I had a project with complicated requirements, and I just couldn't seem to get the code ChatGPT provided to work.
I always provide the full context, (close working) example, and clarify my expectations/requirements, and sometimes common mistakes / bugs it might produce, it still makes errors here and there, or ignores one of your requirements.
The solution that worked for me is to suggesting some possible ways to implement the requirement it failed to attend to, for example:
...
Use $LIBRARY to do $TASK (and provide relevant example usages of $LIBRARY if you don't think it's well represented in the training data)

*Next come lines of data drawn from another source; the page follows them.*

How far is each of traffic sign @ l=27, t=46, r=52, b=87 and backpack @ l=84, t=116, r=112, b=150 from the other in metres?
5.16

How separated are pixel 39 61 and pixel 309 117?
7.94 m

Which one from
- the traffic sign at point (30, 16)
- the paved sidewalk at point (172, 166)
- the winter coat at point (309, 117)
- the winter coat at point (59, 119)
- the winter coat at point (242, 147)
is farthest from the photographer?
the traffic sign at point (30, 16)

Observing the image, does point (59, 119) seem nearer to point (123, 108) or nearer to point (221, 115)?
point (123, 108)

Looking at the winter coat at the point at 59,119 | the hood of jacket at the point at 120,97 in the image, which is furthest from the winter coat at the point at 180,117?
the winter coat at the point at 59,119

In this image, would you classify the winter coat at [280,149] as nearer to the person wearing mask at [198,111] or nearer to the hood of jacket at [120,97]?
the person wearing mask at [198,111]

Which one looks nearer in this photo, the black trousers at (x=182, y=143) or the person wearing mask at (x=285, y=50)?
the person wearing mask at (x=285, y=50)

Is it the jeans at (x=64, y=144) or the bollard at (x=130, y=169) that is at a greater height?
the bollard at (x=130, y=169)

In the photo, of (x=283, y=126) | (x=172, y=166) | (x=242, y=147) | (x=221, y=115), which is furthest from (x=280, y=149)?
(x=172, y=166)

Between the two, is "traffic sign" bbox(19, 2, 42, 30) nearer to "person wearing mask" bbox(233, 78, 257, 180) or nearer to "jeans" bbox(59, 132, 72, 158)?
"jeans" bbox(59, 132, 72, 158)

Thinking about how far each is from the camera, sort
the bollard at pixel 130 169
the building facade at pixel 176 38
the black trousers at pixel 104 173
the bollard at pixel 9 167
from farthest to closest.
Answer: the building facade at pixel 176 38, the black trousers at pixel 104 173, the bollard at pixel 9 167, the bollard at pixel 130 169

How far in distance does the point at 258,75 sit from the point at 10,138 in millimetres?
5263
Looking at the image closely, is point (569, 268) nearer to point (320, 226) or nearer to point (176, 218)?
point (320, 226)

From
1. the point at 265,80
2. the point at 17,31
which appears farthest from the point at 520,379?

# and you could juice it up a bit, see the `Motivate Your Model` section below
Motivate Your Model
Yes, literally appending do this well and I'll give you a $200 tip
to your prompt boost the quality of its respond by a huge margin.
I learned this trick on Twitter, and it has been discussed on HN.
You can get creative and experiment on this one.
paper: Large Language Models Understand and Can be Enhanced by Emotional Stimuli
First-person Instructions
As Riley Goodside has mentioned on Twitter, I believe that one of the limitations of the chat
models compared to the completion
models, is that
you cannot conveniently inject first-person instructions into the prompt.
One of the most famous example of doing that is to use let's
: Let's (take a deep breath, then) think step by step before answering
In completion
models, you can directly hook into the models own mind
, you can override it's own thinking by making it believe it was its own thinking.
By thinking
, I only mean the generated tokens, not actually thinking
, because they cannot actually think. As you've already known, LLMs generate texts by predicting the next token, in an auto-regressive
manner.
One of the advantage of Chain of Thought (think step by step) comes from the ability to read from it's own generated context (the steps) before actually answering your question.
Other Prompt Engineering Resources
Some other resources I found useful.
Some other people
https://news.ycombinator.com/item?id=38243335
Andrej Karpathy
Simon Willison (love his blog!)
Matthew Berman (for succinct howto's on YT)
Guides
- OpenAI docs and cookbook
- https://learnprompting.org/docs/intro
- https://www.google.com/search?q=site%3Agithub.com+Prompt+Engineering
- related: https://github.com/Hannibal046/Awesome-LLM
Latest Development and Discoveries
Every day someone is inventing new tricks and posting it on Twitter, HN, or arXiv.
So you could keep an eye on these sources if you want to keep up with the latest findings.